Lobezna se apreciaba muy feliz y cariñosa con el Lobo-Espino, al que no le había dejado de hacer carisias, que empezaban a molestar por alguna razón a Lobezno. Fuera de eso todo lo demás iba bien para Lobezno, nada anormal y extraordinario para él, hasta que a la distancia vio una gran masa de agua que no parecía tener ni comienzo ni fin y que de ancho era casi del mismo tamaño que la plazuela de la aldea.

-Una vez que crucemos el rio, empezaran a notar una fuerte presencia de presas. De este punto en adelante, hasta los cazadores más novatos podrían conseguir mucho alimento –dijo Liber, tan sabio como siempre para Lobezno-. Y es que no solo eso notaran, sino un mucho mayor aumento en la temperatura ambiental.

-¿Es eso lo que genera toda esta agua? –pregunto Lobezno, inquieto.

-El sol derrite el hielo de más al norte, junto con el de los alrededores y viaja hasta el mar del centro de la tierra. Es la misma función que hacen los acueductos de la aldea, al sacar el agua fuera… solo que por este rio se podría llegar nadando hasta la aldea de las tortugas.

-¿Nadando? –inquirió Lobezno, al escuchar esa palabra por primera vez, pero entendiendo de inmediato y lo hizo ponerse más incomodo al no saber cómo hacerlo-. Todo lo que dices es impresionante, hermano.

-Sí, lo es –confirmo Lobezna, sin embargo, no se veía ni la mitad de impresionado que él-. Pero yo lo que quisiera saber es como cruzaremos con el Lobo-Espino.

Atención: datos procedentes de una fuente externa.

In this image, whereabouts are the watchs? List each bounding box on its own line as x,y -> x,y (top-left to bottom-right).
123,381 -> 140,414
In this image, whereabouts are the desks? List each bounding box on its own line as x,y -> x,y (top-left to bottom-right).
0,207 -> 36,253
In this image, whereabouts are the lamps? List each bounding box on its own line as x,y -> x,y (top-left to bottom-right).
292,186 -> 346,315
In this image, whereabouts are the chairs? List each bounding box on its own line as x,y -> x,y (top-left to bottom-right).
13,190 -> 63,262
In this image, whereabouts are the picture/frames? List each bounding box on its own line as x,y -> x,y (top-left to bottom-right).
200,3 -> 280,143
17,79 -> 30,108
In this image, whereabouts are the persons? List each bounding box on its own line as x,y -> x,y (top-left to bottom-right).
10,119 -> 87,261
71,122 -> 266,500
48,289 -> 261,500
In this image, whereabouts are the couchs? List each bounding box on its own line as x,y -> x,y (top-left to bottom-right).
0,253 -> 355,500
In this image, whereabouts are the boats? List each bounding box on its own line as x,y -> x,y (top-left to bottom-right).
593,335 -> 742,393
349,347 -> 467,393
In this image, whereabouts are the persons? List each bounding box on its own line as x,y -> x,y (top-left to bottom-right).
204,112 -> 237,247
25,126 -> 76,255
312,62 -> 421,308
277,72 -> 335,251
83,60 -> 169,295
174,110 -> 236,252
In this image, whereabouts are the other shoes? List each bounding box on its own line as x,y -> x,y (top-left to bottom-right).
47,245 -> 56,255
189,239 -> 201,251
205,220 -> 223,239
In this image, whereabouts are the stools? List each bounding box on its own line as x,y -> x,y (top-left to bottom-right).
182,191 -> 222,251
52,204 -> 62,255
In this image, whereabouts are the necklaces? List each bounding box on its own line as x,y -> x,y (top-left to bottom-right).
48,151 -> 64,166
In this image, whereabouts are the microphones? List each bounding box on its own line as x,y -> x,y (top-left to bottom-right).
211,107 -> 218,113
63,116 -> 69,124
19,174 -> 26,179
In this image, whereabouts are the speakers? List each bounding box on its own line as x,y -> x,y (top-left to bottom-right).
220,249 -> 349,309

-Eso es fácil –respondió Liber-. Como ustedes aun no saben nadar y es obvio que el recién nacido no lograra aprender, los 3 subirán a mi espalda y yo cruzare hasta el otro lado del rio.

-No hermano –dijo la hermosa Humana-Loba, en tono serio y firme-. No podemos cruzar de esa forma y arriesgar a este pequeño.

-Lo siento, hermana, pero debido a que ninguno de nosotros es un ser mitológico, como los dragones de las leyendas, es la mejor opción que tenemos –dijo Liber con una pequeña sonrisa.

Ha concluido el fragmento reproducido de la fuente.